By 2027, 35% of countries will be locked into region-specific AI platforms using proprietary contextual data, according to Gartner, which also predicts that platform lock-in will rise from 5% to 35% by 2027.
“Countries with digital sovereignty goals are increasing investment in domestic AI stacks as they look for alternatives to the closed US model, including computing power, data centres, infrastructure and models aligned with local laws, culture and region,” says Gaurav Gupta, vice-president analyst at Gartner. “Trust and cultural fit are emerging as key criteria.
“Decision makers are prioritising AI platforms that align with local values, regulatory frameworks, and user expectations over those with the largest training datasets.”
Localised models deliver more contextual value; regional LLMs outperform global models in applications such as education, legal compliance, and public services, especially in non-English languages.
Nations will need to invest 1% of GDP in AI sovereignty
With non-Western customers changing alignment due to concerns of overly Western influence, AI sovereignty will lead to reduced collaboration and duplication of effort.

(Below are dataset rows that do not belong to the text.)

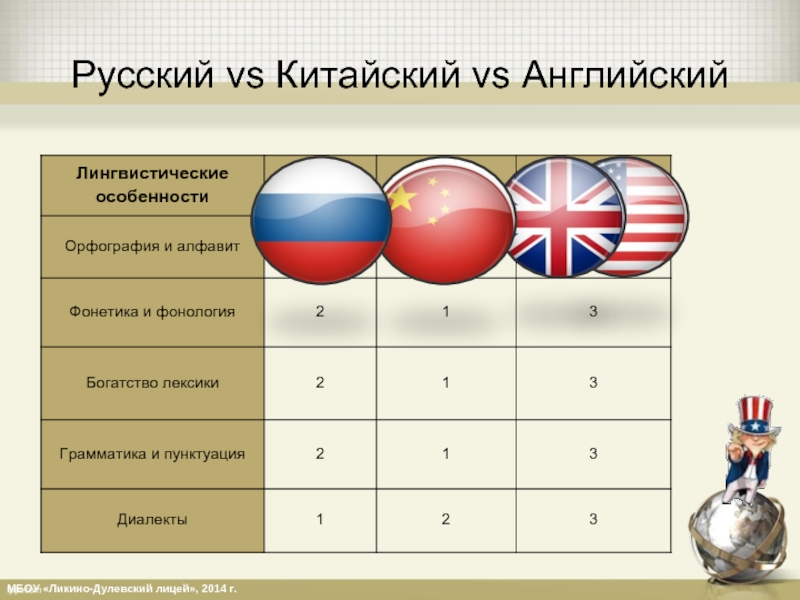 Русский vs Китайский vs Английский

| Лингвистические особенности | | | |
|---|---|---|---|
| Орфография и алфавит | | | |
| Фонетика и фонология | 2 | 1 | 3 |
| Богатство лексики | 2 | 1 | 3 |
| Грамматика и пунктуация | 2 | 1 | 3 |
| Диалекты | 1 | 2 | 3 |

МБОУ «Ликино-Дулевский лицей», 2014 г.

Because of this, Gartner predicts that nations establishing a sovereign AI stack will need to spend at least 1% of their GDP on AI infrastructure by 2029.
AI sovereignty refers to the ability of a nation or organisation to independently control how AI is developed, deployed, and used related to its geographical boundaries.
Regulatory pressure, geopolitics, cloud localisation, national AI missions, corporate risks and national security concerns are driving governments and corporations to accelerate investments in sovereign AI.
A fear of falling behind in the technological AI race will also push nations and companies to innovate rapidly and invest in an attempt to achieve self-sufficiency in all aspects of the AI stack.
“Data centres and AI factory infrastructure form the critical backbone of the AI stack that enables AI sovereignty, ” says Gupta. “As a result, data centers and AI factory infrastructure will see explosive build-up and investment going forward, propelling a few companies that control the AI stack to achieve double-digit, trillion-dollar valuations.”
Because of this, Gartner says CIOs must:
- Design model agnostic workflows using orchestration layers that enable switching between LLMs across regions and different vendors.
- Ensure AI governance, data residency and model tuning practices can meet country-specific legal, cultural and linguistic requirements.
- Establish relationships with national cloud providers, regional LLM vendors and sovereign AI stack leaders in priority markets, and build a vetted list of partners.
- Monitor AI legislation, data sovereignty rules and emerging standards that may affect where and how they can deploy AI models and process users’ data.